# Post a program here and get featured in Digit



## Anorion (Apr 28, 2010)

Hello, we are looking forward to featuring programmers from the Digit community, and their works. If you have made any applications, update this thread, and we will contact you if your application checks out. Compiled apps only, but browser extensions will do as well


----------



## Aspire (Apr 28, 2010)

Chrome Lock


----------



## rhitwick (Apr 28, 2010)

You know two already
Tarey_g and gopi_vbboy

---------- Post added at 05:47 PM ---------- Previous post was at 05:45 PM ----------

Hey Aspire, checked out your Chrome extension, can u do something similar for FF?


----------



## Aspire (Apr 28, 2010)

^could try that


----------



## FilledVoid (Apr 28, 2010)

I'm not sure if this qualifies as a program but I definitely have to point out. Infra_Red_Dude for maintaining Mac OSX Theme for Linux. I'm not sure if he maintains it now still but he sure did a hell of a job on it. 

Then there was another character who made a wallpaper with the World Map on Linux which would show your data passing over it. That was kind of cool. 

Then the TDF Extensions made by Tarey_g , Gopi_vbboy, Rohan_Shenoy and Amitava.
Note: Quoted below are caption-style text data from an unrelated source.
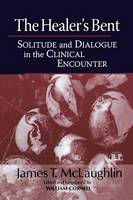 The Healer's Bent: Solitude and Dialogue in the Clinical Encounter - Relational Perspectives Book Series (Paperback)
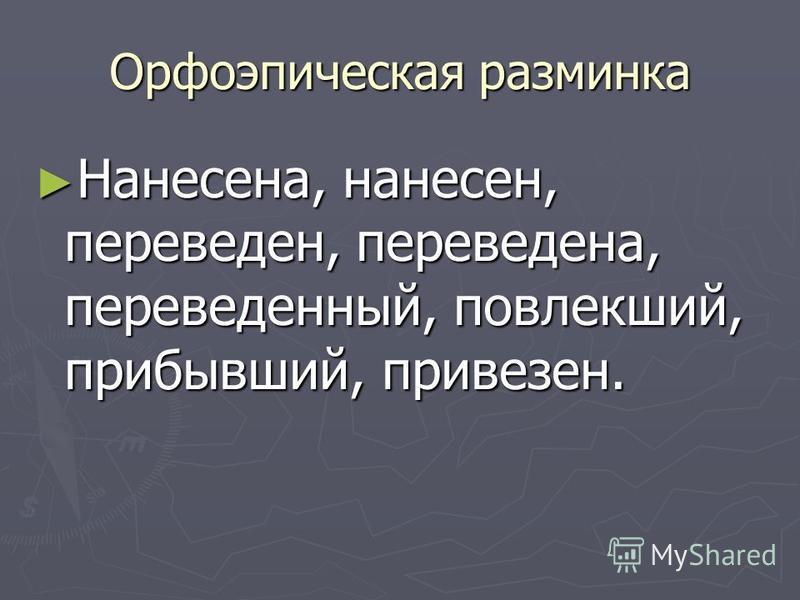 Орфоэпическая разминка Нанесена, нанесен, переведен, переведена, переведенный, повлекший, прибывший, привезен. Нанесена, нанесен, переведен, переведена, переведенный, повлекший, прибывший, привезен.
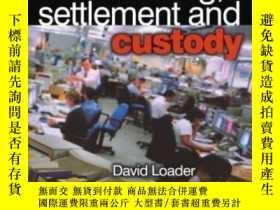 二手書博民逛書店Clearing罕見Settlement And Custody (operations Management S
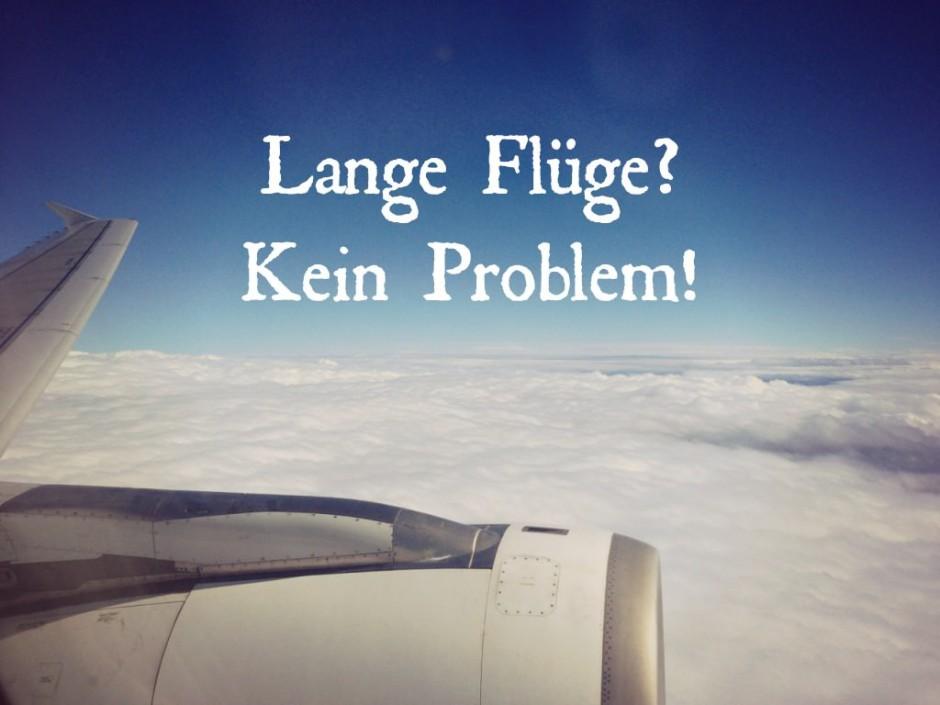 Lange Flüge überstehen Tipps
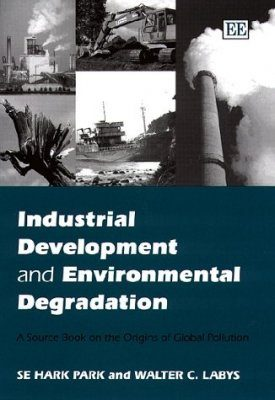 Industrial Development and Environmental Degradation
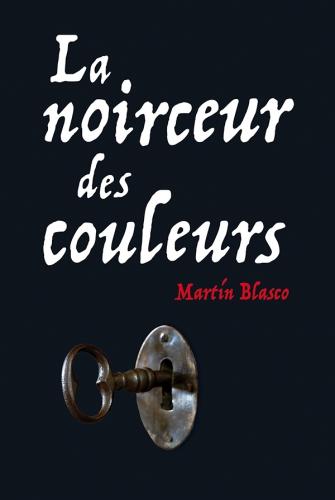 CouvBlascoLaNoirceurdesCouleurs.jpg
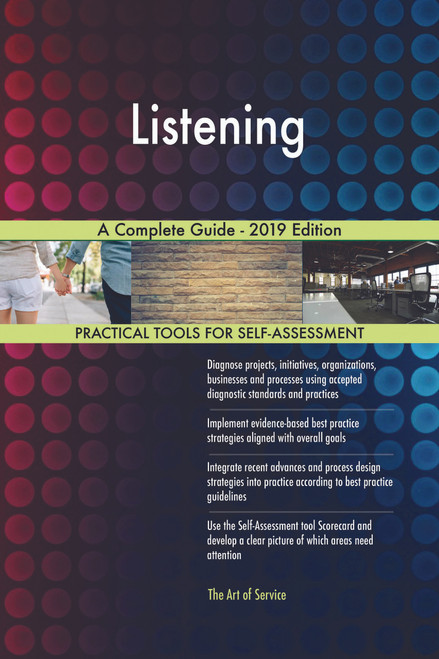 Listening A Complete Guide - 2019 Edition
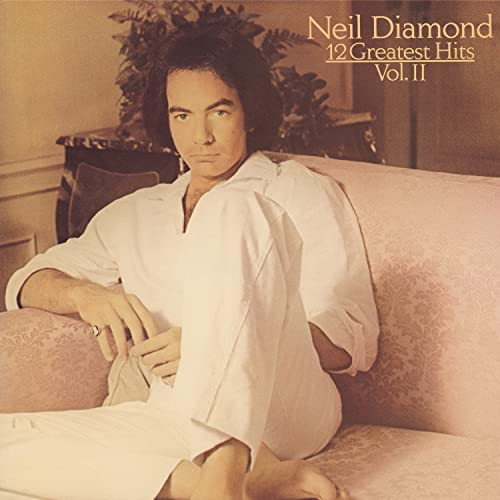 Neil Diamond - Neil Diamond 12 Greatest Hits - Zortam Music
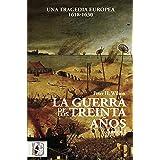 La Guerra de los Treinta Años I: Una tragedia europea (1618-1630) (Historia Moderna nº 1)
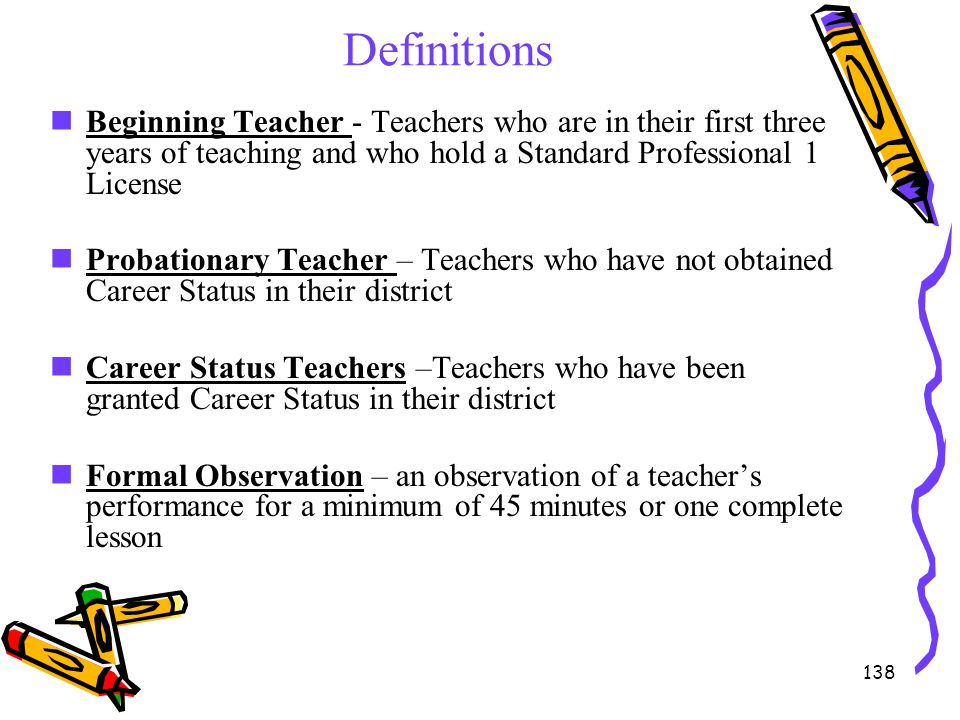 138 Definitions Beginning Teacher - Teachers who are in their first three years of teaching and who hold a Standard Professional 1 License Probationar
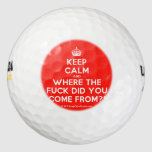 [Crown] keep calm and where the fuck did you come from?!  Golf Balls Pack Of Golf Balls
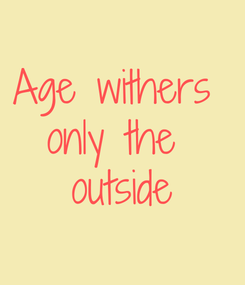 Poster: Age withers  only the  outside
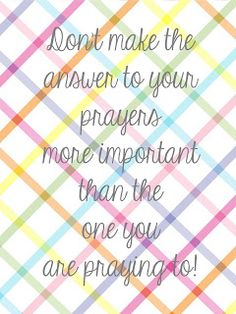"""Don't make the answer to your prayers more important than the one you are praying to!"" Another great FREE printable from the amazing Sweet Blessings! @Teri McPhillips McPhillips McPhillips McPhillips Popejoy Johnson.com/search/label/printables #FreePrintable #FaithPrintable #SweetBlessings #InspirationalPrintable #InstantArt"
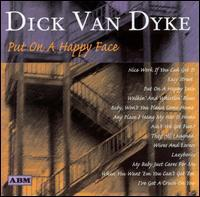 Dick Van Dyke - Put On a Happy Face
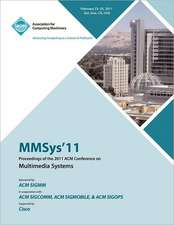 Mmsys'11 Proceedings of the 2011 ACM Conference on Multimedia Systems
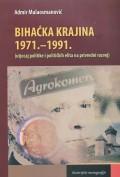 Bihaćka Krajina 1971-1991. (utjecaj političke i političkih elita na privredni razvoj)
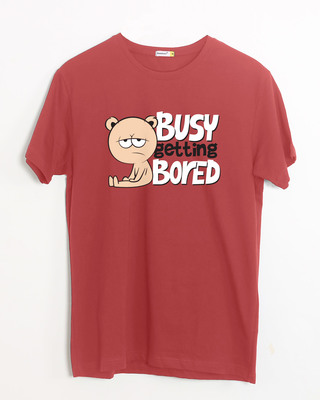 Shop Busy Getting Bored Half Sleeve T-Shirt-Front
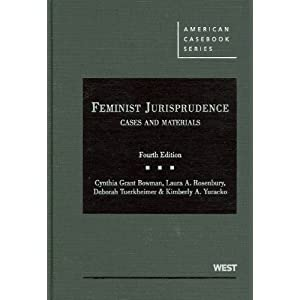 Download ebook Feminist Jurisprudence, Cases and Materials, 4th (American Casebook)
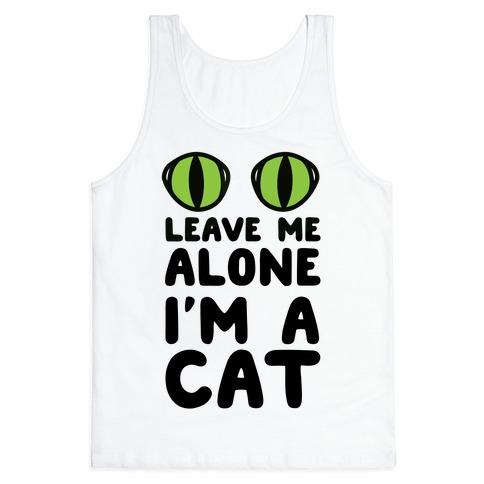 Leave Me Alone I'm A Cat Tank Top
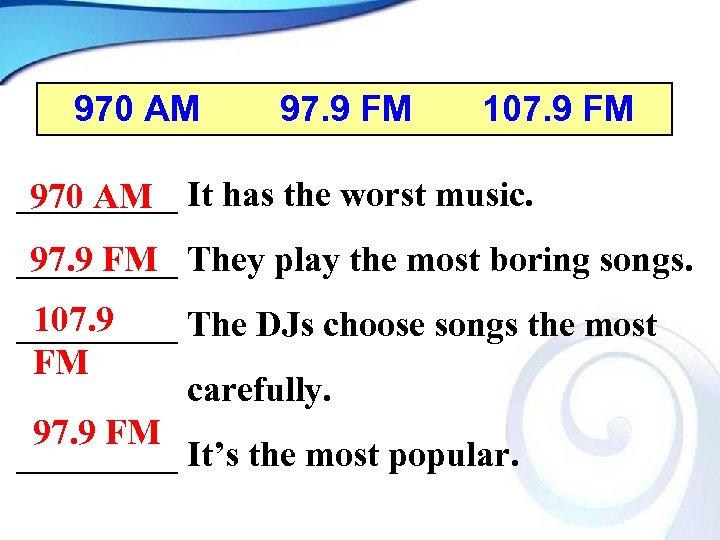 970 AM 97. 9 FM 107. 9 FM _____ It has the worst music.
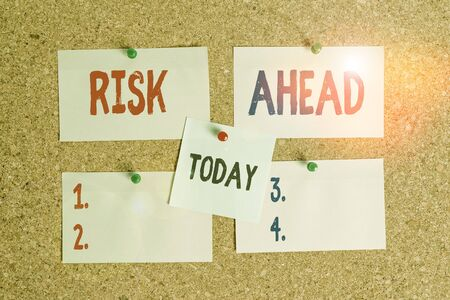 Text sign showing Risk Ahead. Business photo text A probability or threat of damage, injury, liability, loss Corkboard color size paper pin thumbtack tack sheet billboard notice board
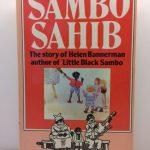 Sambo Sahib : the story of Little Black Sambo and Helen Bannerman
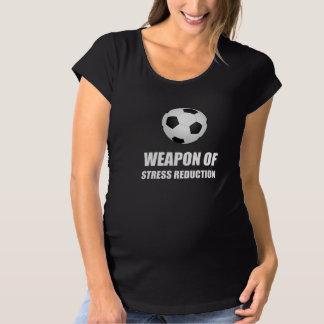 Weapon of Stress Reduction Soccer Maternity T-Shirt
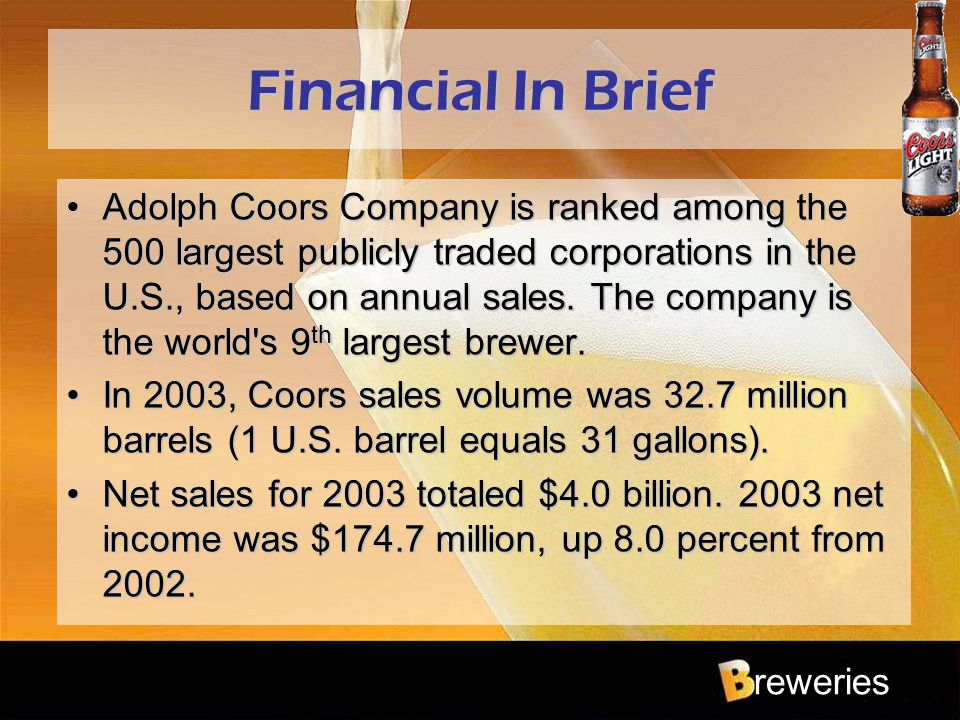 reweries Financial In Brief Adolph Coors Company is ranked among the 500 largest publicly traded corporations in the U.S., based on annual sales. The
That is all that comes to mind at the moment but I'm sure there's tons more.


----------



## Anorion (Apr 29, 2010)

Hey, nice bunch of leads there. 
This thread is great, but I can't understand much. Not much activity now. Thinking of slipping the whole thread in as a .pdf.


----------



## staticsid (Apr 30, 2010)

@Aspire Chrome lock is nice...


----------



## Ron (May 1, 2010)

Anorion said:


> Hey, nice bunch of leads there.
> This thread is great, but I can't understand much. Not much activity now. Thinking of slipping the whole thread in as a .pdf.



ths a gr8 idea.....


----------



## gopi_vbboy (May 3, 2010)

thanks rhitwick n void...

here it is


----------



## Anorion (May 17, 2010)

Cannot track down Rohan_Shenoy and Amitava for some reason. Any more here?


----------



## rhitwick (May 17, 2010)

Rohan was banned, b/w his last username was "victor_rambo"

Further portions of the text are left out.